25Avalon Thu 28-Feb-19 10:04:57

You know carers need to be looked after as much as the person they are caring for. You need some me time so that you can continue doing the brilliant job you are doing. Do you have a carer's organisation in your area as they can arrange for someone to come in and sit with your dh for a while whilst you go out. They also organise activities especially for carers to give you a break. Have you spoken to your GP about this situation rather than feeling so helpless. I think you should. There is help out there and you need and deserve it.

MawBroon Thu 28-Feb-19 10:12:24

I have PM’d you Luckygirl
But your feelings are entirely normal flowers

Magrithea Thu 28-Feb-19 10:13:28

Others may have suggested it but how about a walker with built in seat? Does he need help with walking/getting about? My SiL has one and it's a help when she's going short distances.

lovebeigecardigans1955 Thu 28-Feb-19 10:15:36

Oh Lucky I feel for you, it must be terrible. Caring for a spouse is so difficult. You hate yourself for being stressed but you are anyway. My husband didn't lose his marbles (MND) but his condition was heartbreaking. When he passed away I was told that it was a release for him and a relief for me.
A few years later we had - dare I say it? - his bloody mother with two different types of dementia. I could have cheerfully strangled her. Is there an organisation who can provide 'sitters' to make sure he is all right just to give you a short break? They are worth their weight in gold. Chin up, lass, it won't be for ever.

dotters Thu 28-Feb-19 10:20:19

I was talking to a man at the swimming pool last week who said that he is looking for some voluntary jobs in the 'sitting with and chatting to' category. Where would somebody find such information? I suggested the volunteer centre at the local hospital but wondered how one covers people in own home.

Scribbles Thu 28-Feb-19 10:26:11

Luckygirl, I can't add anything practical to what has already been suggested but felt I had to send you a (((cyber hug))) if it will help. I think you're amazing. 🌹🌻🌼🌷

sweetcakes Thu 28-Feb-19 10:29:20

You don't mention if you have children who could help out, speak to him about his stubbornness towards you. It's not fair that you have no life.
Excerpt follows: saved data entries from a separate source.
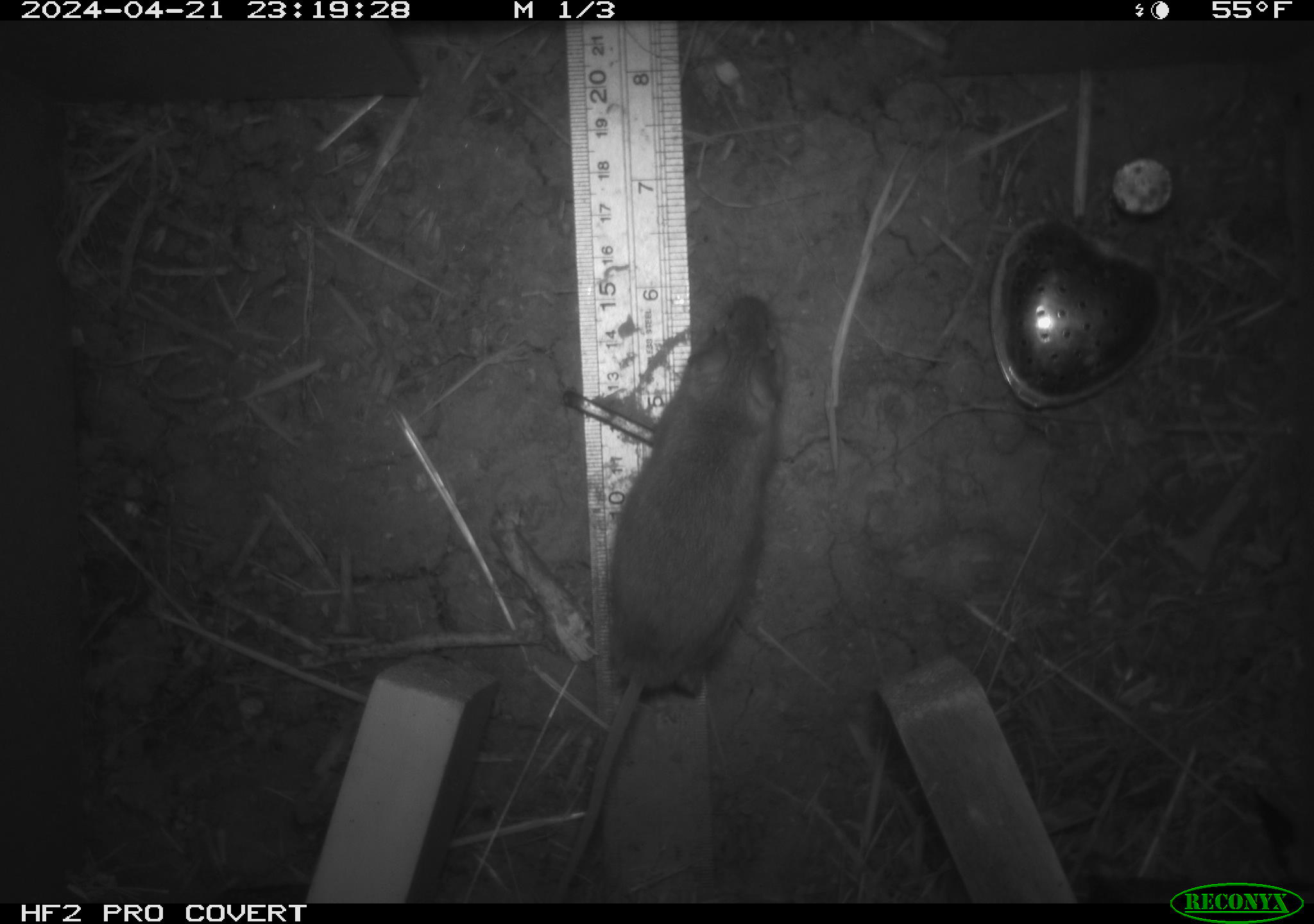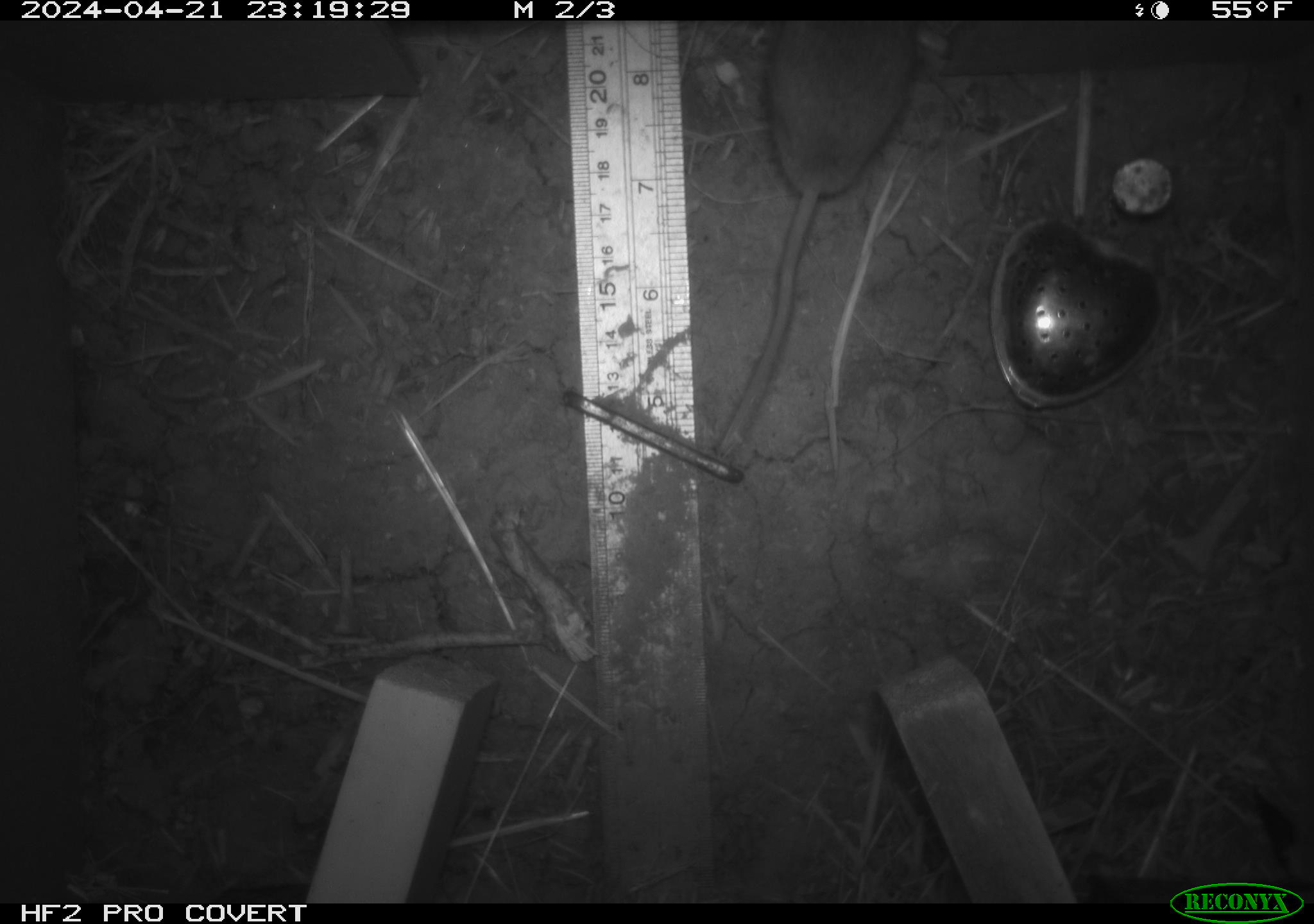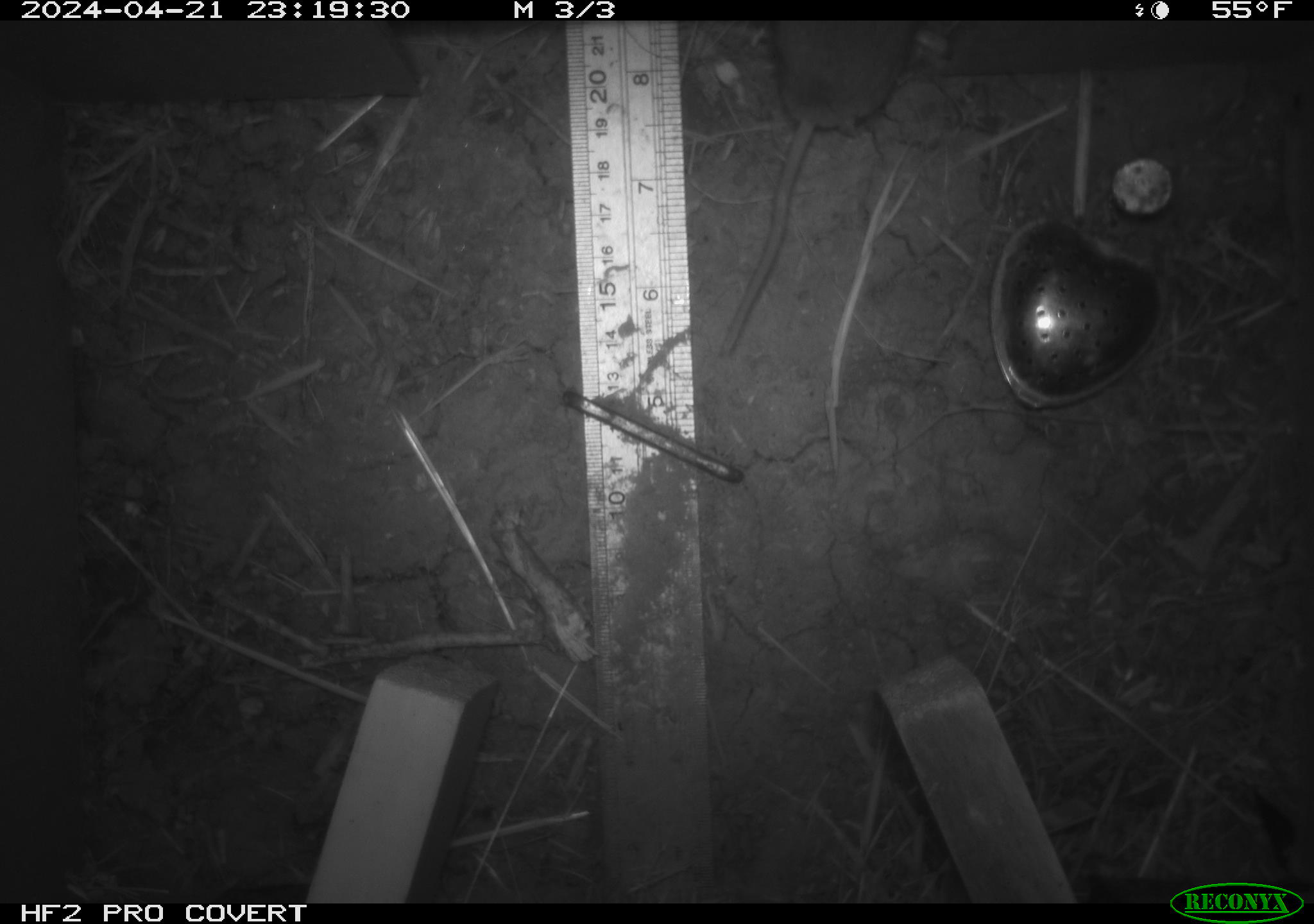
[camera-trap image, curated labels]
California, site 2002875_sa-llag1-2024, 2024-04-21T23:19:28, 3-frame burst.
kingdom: Animalia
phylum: Chordata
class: Mammalia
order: Rodentia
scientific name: Rodentia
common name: mouse species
kwest Thu 28-Feb-19 10:31:42

You poor darling. Years ago I had my grandma living with us after my parents died. Sometimes the only way I remained sane ( not her fault, I was too young , 26 married with two small children) was to reward myself,once the children were old enough for school, by driving to a garden centre with a newspaper and sitting with a coffee for half an hour of undisturbed peace and quiet.
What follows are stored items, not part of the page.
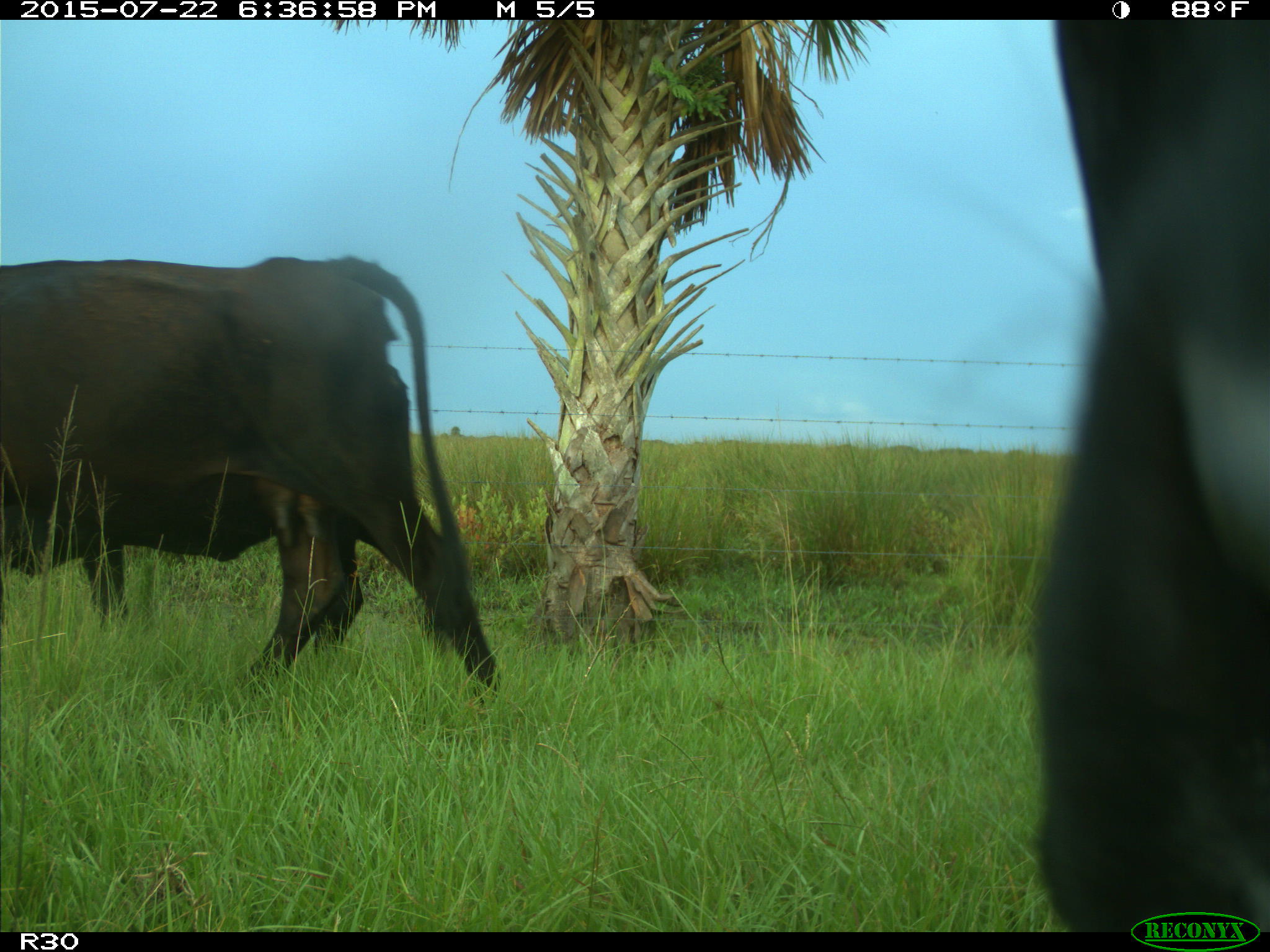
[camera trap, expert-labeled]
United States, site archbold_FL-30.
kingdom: Animalia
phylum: Chordata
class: Mammalia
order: Artiodactyla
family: Bovidae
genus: Bos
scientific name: Bos taurus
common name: domestic cow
Bos taurus (domestic cow).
Gagagran Thu 28-Feb-19 10:34:32

I really felt your frustration and anger at the situation you find yourself in lucky and my heart goes out to you. Your OH is being totally unreasonable and it is clear that he is not going to change unless his dependency on you being fit and well enough to care for him, is spelt out.

That means you need some time to recharge your batteries and he risks you having total burn out if that doesn't happen. Then where would he be? In a home? In a hospice? Dependent on three short visits a day from a carer?

Is there anyone in the family or friends or even old colleagues who he would listen to? You need some allies to fight your corner I think. There has to be a change if you are to carry on and I would try to get a third party in to talk to him and plan some respite for you.